My dad, who has lost most of his once-hawk’s-eye-keen vision to glaucoma, can’t see well enough to squirt a syringe into Mom’s mouth, so I took over as medicine dispenser. And hand-holder. And coordinator of care. Which was all okay with me, because I had something useful to do as my mom went hurtling willy-nilly into her final days.

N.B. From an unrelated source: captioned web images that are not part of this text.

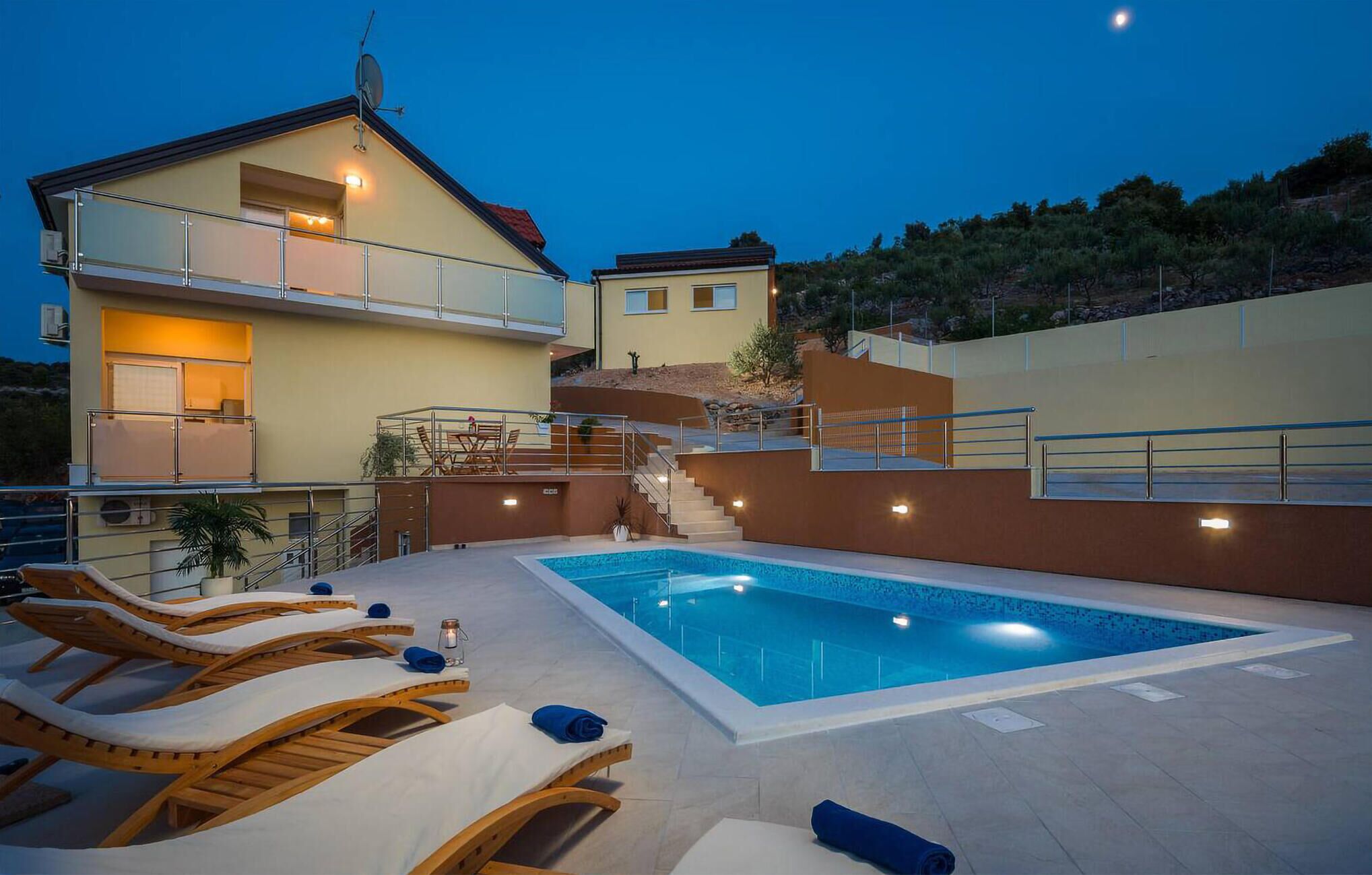 Una casa de dos plantas con piscina, mobiliario exterior y una escalera que lleva a un balcón.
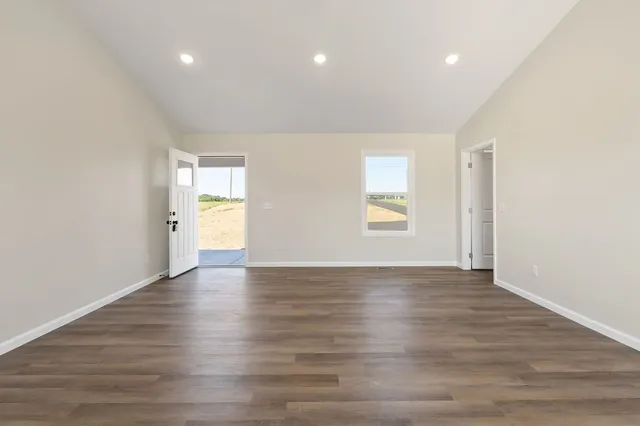 a view of an empty room with window and wooden floor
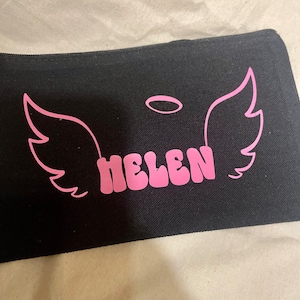 May include: Black canvas zippered pouch with pink angel wings and a halo above the name "HELEN" in pink retro-style lettering.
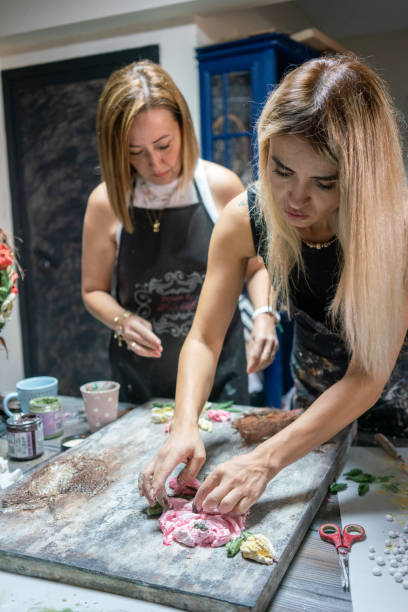 istock two women relief artist are working on canvas at studio vertical working with hands still 2165355131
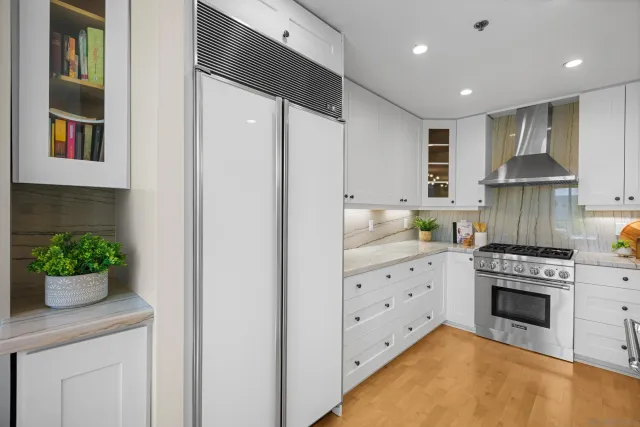 a kitchen with cabinets and a stove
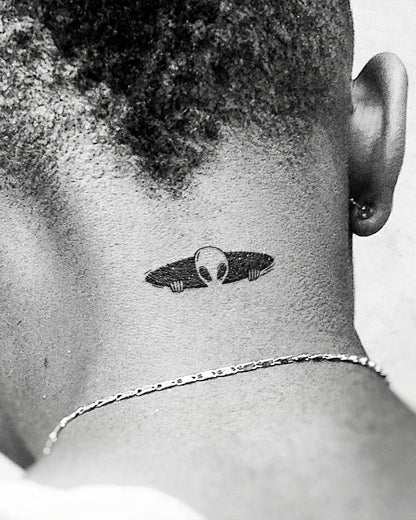 Lurking Alien temporary tattoo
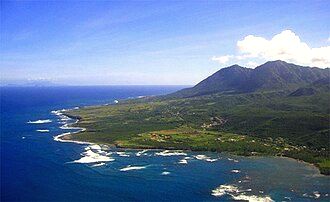 The east coast of Nevis, partially protected by coral reefs with Long Haul Bay visible in the foreground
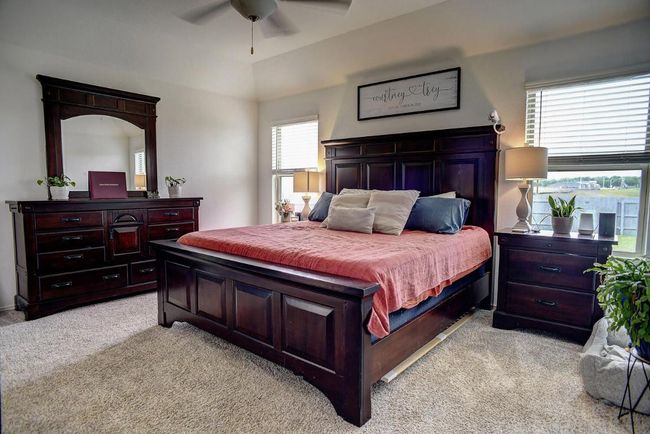 Bedroom with ceiling fan and light carpet | Image 15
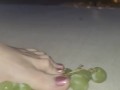 Smashing juicy grapes under my big toes close up under and side pov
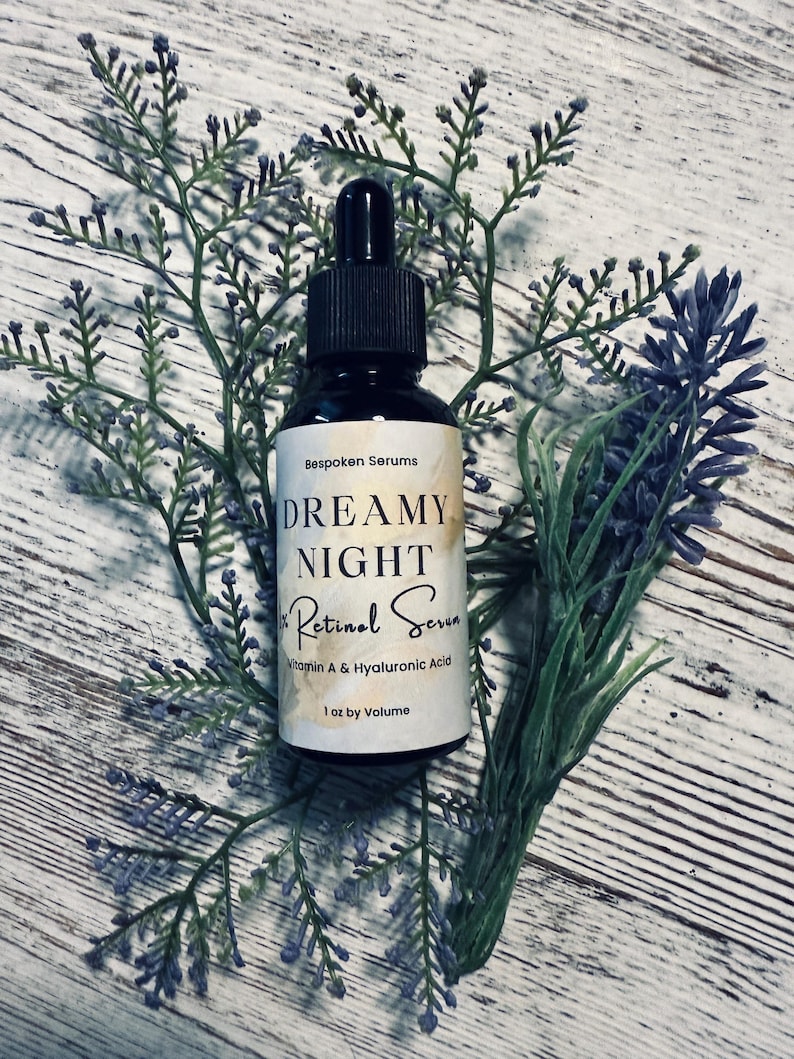 May include: A black glass bottle of Dreamy Night Retinol Serum, 1 oz by volume, with a dropper, set against a backdrop of lavender and greenery. The label reads "Bespoken Serums" and lists Vitamin A & Hyaluronic Acid.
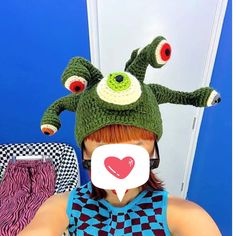 a woman with red hair wearing a green knitted frog hat and holding a heart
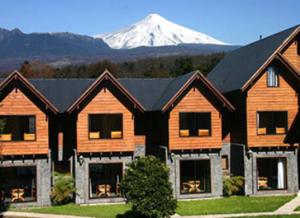 a large wooden house with a snow covered mountain in the background at Alpes Hotel in Pucón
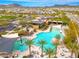 Resort-style pool featuring ample seating, sun shades, palm trees, and a clubhouse with mountain views at 22426 N 29Th Pl, Phoenix, AZ 85050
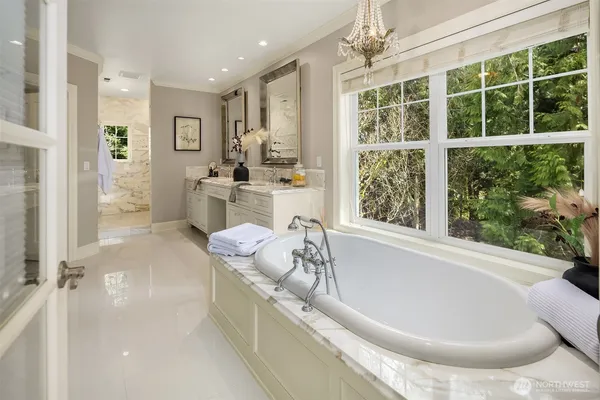 a bedroom with a bed chair and window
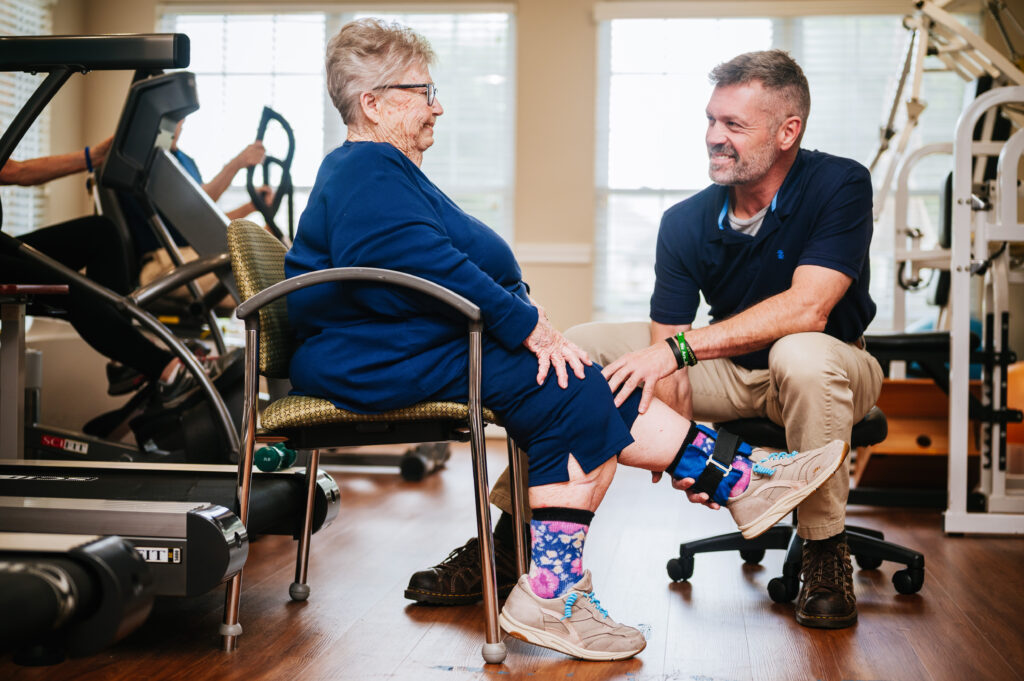 Fitness instructor helping a resident stretch while sitting down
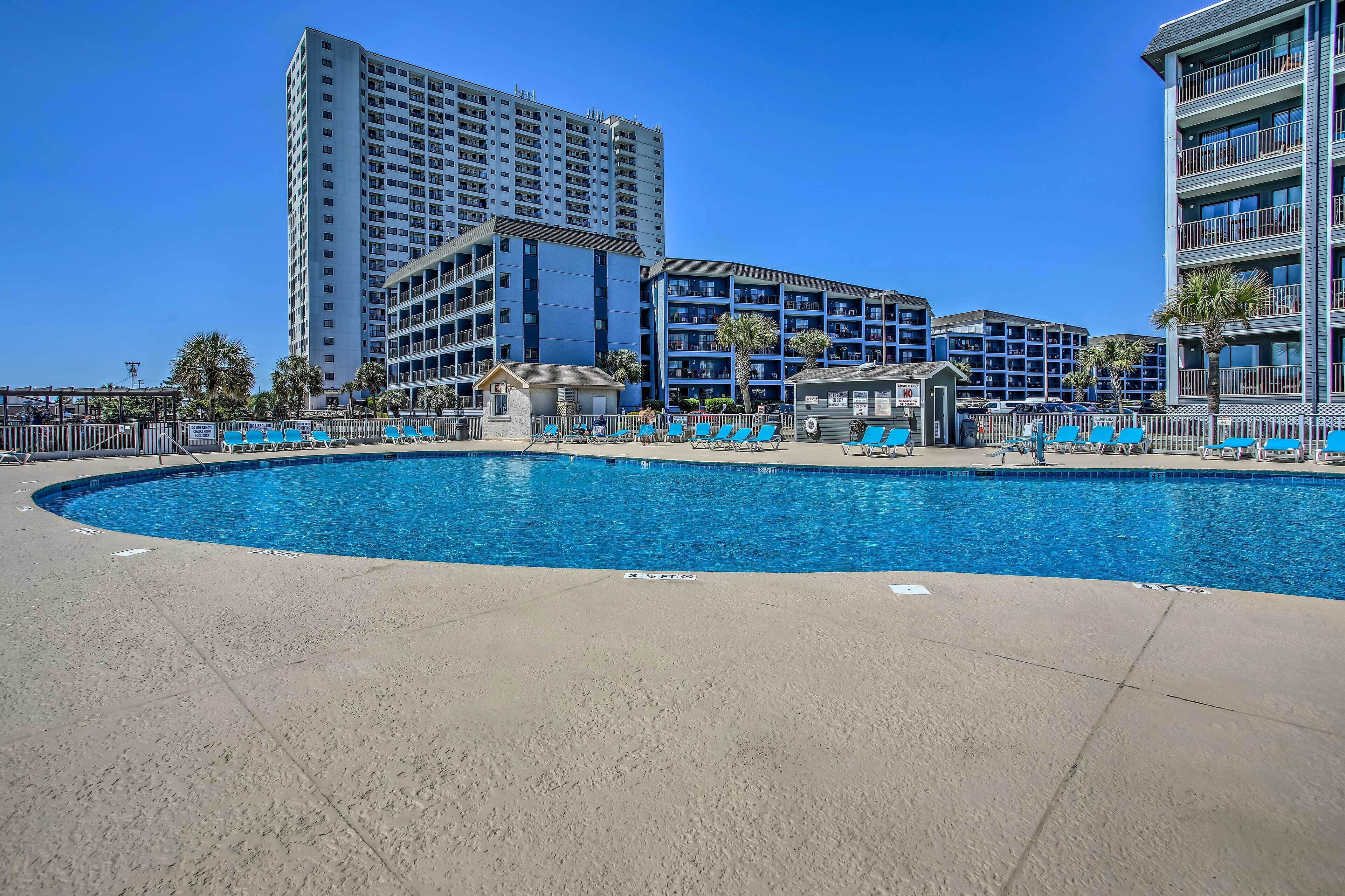 A hotel with a large swimming pool surrounded by lounge chairs and palm trees.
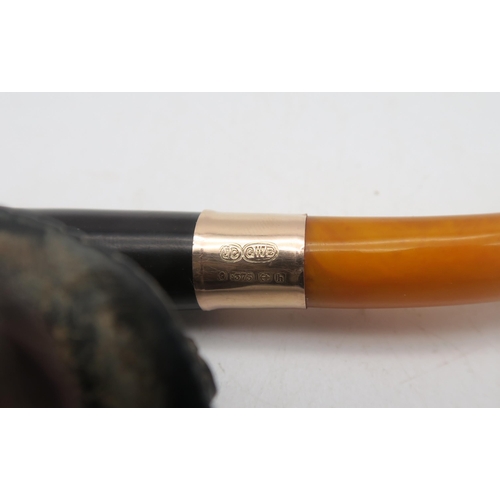 403 - A leather-cased 9ct gold-collared amber-handled Meerschaum pipe, with bowl modelled as an Edwardian ... 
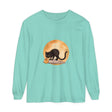 A spooky black cat sitting under a crescent moon on a Halloween-themed t-shirt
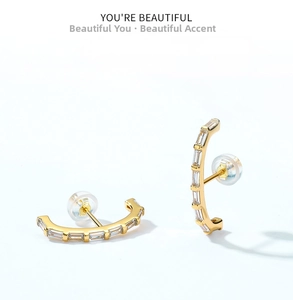 Macro view of gold C-shape earrings with baguette-cut zircons and silicone backs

Richard pitched in wherever he could–he is my rock, my stability. My dad told stories about my mom; our friend Peg and her wise-beyond-four-year-old Mariela came to visit. Mom’s caregivers came and went, tending to her meds, her vitals, bathing… Time blurred, marked by the mundane milestones of end-of-life care: Tuesday morning, Monique, Mom’s wonderfully patient daytime caregiver charmed Mom into eating a small carton of yogurt; Tuesday evening, Mom lost interest in food again; Wednesday morning, Mom didn’t want to drink; that afternoon, she quit speaking, but she was still listening and responding with facial expressions.
Late that afternoon, while Peg and Mariela were here, and just after Pam and Sharon (the hospice nurse’s aide who in her words, “loves on” Mom) had left, Mom clenched up, tried to rear up in bed, and began sweating heavily. I called Pam, and got the okay to increase Mom’s pain meds. That didn’t do the trick, so I called Pam again, and we added another drug. Same again, so we added a third, a heavy-duty psychoactive, and then a second dose.
An hour later, Mom was calm, lucid: she smiled at Richard, wiggled her nose like a rabbit the way she used to do when I was a child, lifted her eyebrows at something silly my dad said, smiled when she heard him humming… (That’s Mom, on a trip to Norway in 2008, with my brother Bill, and Dad. Thanks to my sister-in-law, Lucy, for the photo.)
Mom fell asleep at about eight, and when I checked on my folks an hour later, things were quiet. Same in the middle of the night. At dawn, my dad called: “I think she’s gone.”
I pulled a pair of jeans over my pajamas and raced down the hall, Richard following.
Mom was still, but her skin of her face was warm and soft. I felt for a pulse. Nothing.
I called Pam, her hospice nurse. I hugged Dad, and we talked quietly about how she’d let him get a good night’s sleep before she went on. After a while, I sent Dad and Richard to the dining room to get breakfast.
Then I sat with Mom, holding her hand as her skin gradually cooled and her face, so peaceful, lost all color. The sun rose, and then vanished behind a gray line of cloud. Snow began to trickle from the sky.
Pam arrived, checked Mom’s vitals, and soon I was caught up in phone calls and forms to fill and tasks to complete. Dying takes a great deal of administration, I’ve learned.
Tonight, my dad goes to bed alone for the first time in more than 58 years. And Richard and I sit across from each other at the table in the apartment down the hall, grateful that we have each other. And that while we may be exhausted–we are–we’ve just witnessed a very difficult miracle: a graceful death at home, helped along by love and kindness and caring.
We should all be so lucky. Thanks, Mom.
(Those are my brother’s hands holding Mom’s frail one in the photo above. I didn’t have time to take one of me holding her hand.)